Delapierre / Audinet, les sélectionnés olympique en Nacra

L’équipe de France de voile olympique entre Tokyo et Paris 2024

Les nombreuses annulations de régates depuis le début de l’année perturbent le quotidien de l’équipe de France de voile olympique, contrainte d’adapter sans cesse sa préparation des JO de Tokyo. Dans le même temps, la campagne pour Paris 2024 a commencé. Tip & Shaft a enquêté pour savoir comment la FFVoile et les athlètes géraient cette double olympiade.

Depuis un an et le début du premier confinement, les athlètes de l’équipe de France de voile olympique et leur encadrement passent beaucoup de temps à faire et défaire des plannings. Dernier exemple en date : la Sailing Cup d’Enoshima, prévue début juin sur le plan d’eau olympique, a été repoussée d’un mois, son annulation étant, selon nos informations, envisagée. Ce qui va contraindre la délégation française à décaler d’un mois son départ pour le Japon.

“Je n’aurais jamais pensé qu’ils allaient décaler ou annuler cet événement, soupire la championne olympique en titre de RS:X, Charline Picon, qui vient de remporter son cinquième titre européen à Vilamoura. Ça chamboule pas mal les plans et ça veut dire qu’on n’aura pas de compète entre les Mondiaux de Cadix fin avril et le mois de juillet. Pour moi qui suis du genre à aimer prévoir les choses à l’avance, ça m’oblige à développer de nouvelles compétences…”

Les préparations olympiques sont effectivement très cadrées en général, avec un programme établi bien en amont des Jeux. “C’est assez étrange, reconnaît Camille Lecointre, qui vient, avec Aloïse Retornaz, de prendre la quatrième place des championnats d’Europe de 470. Nous qui avons l’habitude de faire des plannings six mois à l’avance, on n’a pas de visibilité à plus d’un mois. On a fini par s’habituer à réserver un billet d’avion deux jours avant de partir, mais c’est vrai que l’annonce du report de l’épreuve au Japon ajoute une grosse inconnue.”

* Données disponibles
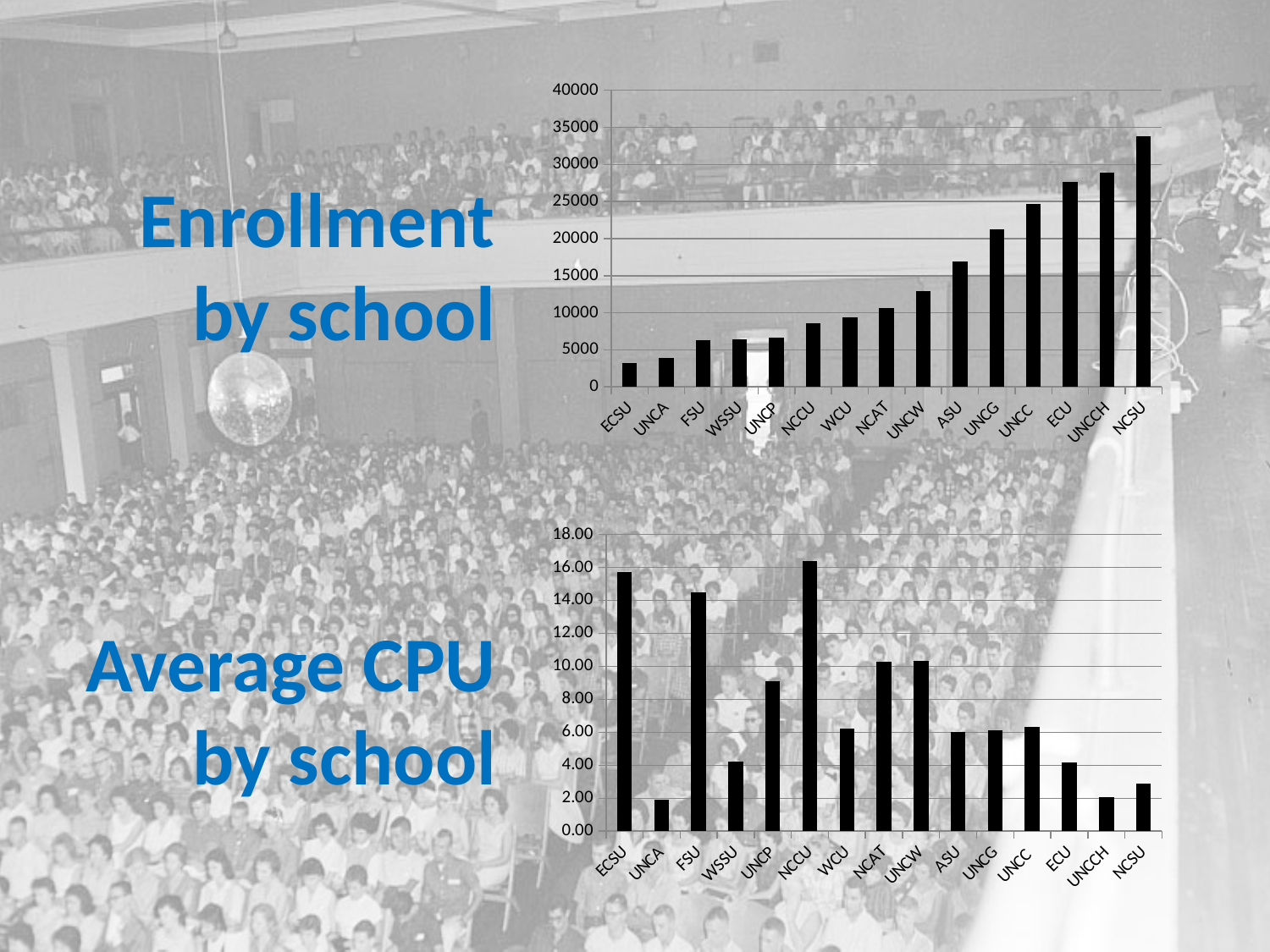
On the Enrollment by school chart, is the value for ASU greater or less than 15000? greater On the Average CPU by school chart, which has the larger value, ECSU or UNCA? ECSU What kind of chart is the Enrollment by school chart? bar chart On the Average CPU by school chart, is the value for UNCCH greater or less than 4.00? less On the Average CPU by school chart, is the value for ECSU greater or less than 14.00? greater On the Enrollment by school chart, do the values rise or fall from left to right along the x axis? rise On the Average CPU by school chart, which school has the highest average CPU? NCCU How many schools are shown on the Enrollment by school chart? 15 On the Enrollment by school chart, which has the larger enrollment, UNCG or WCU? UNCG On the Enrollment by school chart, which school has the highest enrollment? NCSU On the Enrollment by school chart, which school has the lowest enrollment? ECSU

* Exercices à résoudre
1/ Dans l'extrait sur l'équipe de France de voile olympique, quelle place Camille Lecointre et Aloïse Retornaz ont-elles prise aux championnats d'Europe de 470 ?
2/ Recopiez le passage de l'extrait sur la voile olympique depuis « Les nombreuses annulations » jusqu'à « cette double olympiade. » inclus.
3/ Reprenez l'article sur l'équipe de France de voile olympique et poursuivez-le après sa dernière phrase.

* Réponses numérotées
1/ La quatrième place.

2/
Les nombreuses annulations de régates depuis le début de l’année perturbent le quotidien de l’équipe de France de voile olympique, contrainte d’adapter sans cesse sa préparation des JO de Tokyo. Dans le même temps, la campagne pour Paris 2024 a commencé. Tip & Shaft a enquêté pour savoir comment la FFVoile et les athlètes géraient cette double olympiade.

3/
“On ne perd plus d’énergie à imaginer des plans A, B et C”

Ces annulations en série ne sont pas sans conséquence sur les résultats sportifs. Après plus d’un an sans compétition officielle, Camille Lecointre reconnaît que la reprise n’a pas été facile : “On s’est rendues compte qu’on avait perdu l’habitude de naviguer sous pression. On voit aussi que cette année a resserré le niveau et a été bénéfique à certaines de nos concurrentes qui se sont rapprochées, comme les Espagnoles championnes du monde, qui étaient encore un peu jeunes il y a un an.”Formé en 2018, le tandem Quentin Delapierre/Manon Audinet, sélectionné en Nacra 17 pour les JO, en a lui-même profité : “C’est vrai que l’année dernière à la même époque, nous étions plus à l’arrache pour aller au Japon, reconnaissait Manon Audinet dans notre podcast Pos. Report du 9 mars. A l’époque, c’était un sprint, c’est devenu une course d’endurance, on a vu ce report des Jeux comme une opportunité.”

Le maître mot dans ce contexte d’incertitude ? L’adaptation. “La seule chose dont nous sommes certains aujourd’hui, c’est que les Jeux auront lieu. Ce qui va se passer fin mai, on n’en sait rien, donc l’état d’esprit est de regarder devant à l’échelle de quinze jours, le reste du temps, on s’adapte”, confirme le directeur de l’équipe de France Guillaume Chiellino. Message bien reçu de la part de Kévin Peponnet, sélectionné en 470 avec Jérémie Mion : “Ça fait plus d’un an que ça dure, donc on est un peu rodés, on ne perd plus d’énergie à imaginer des plans A, B et C.”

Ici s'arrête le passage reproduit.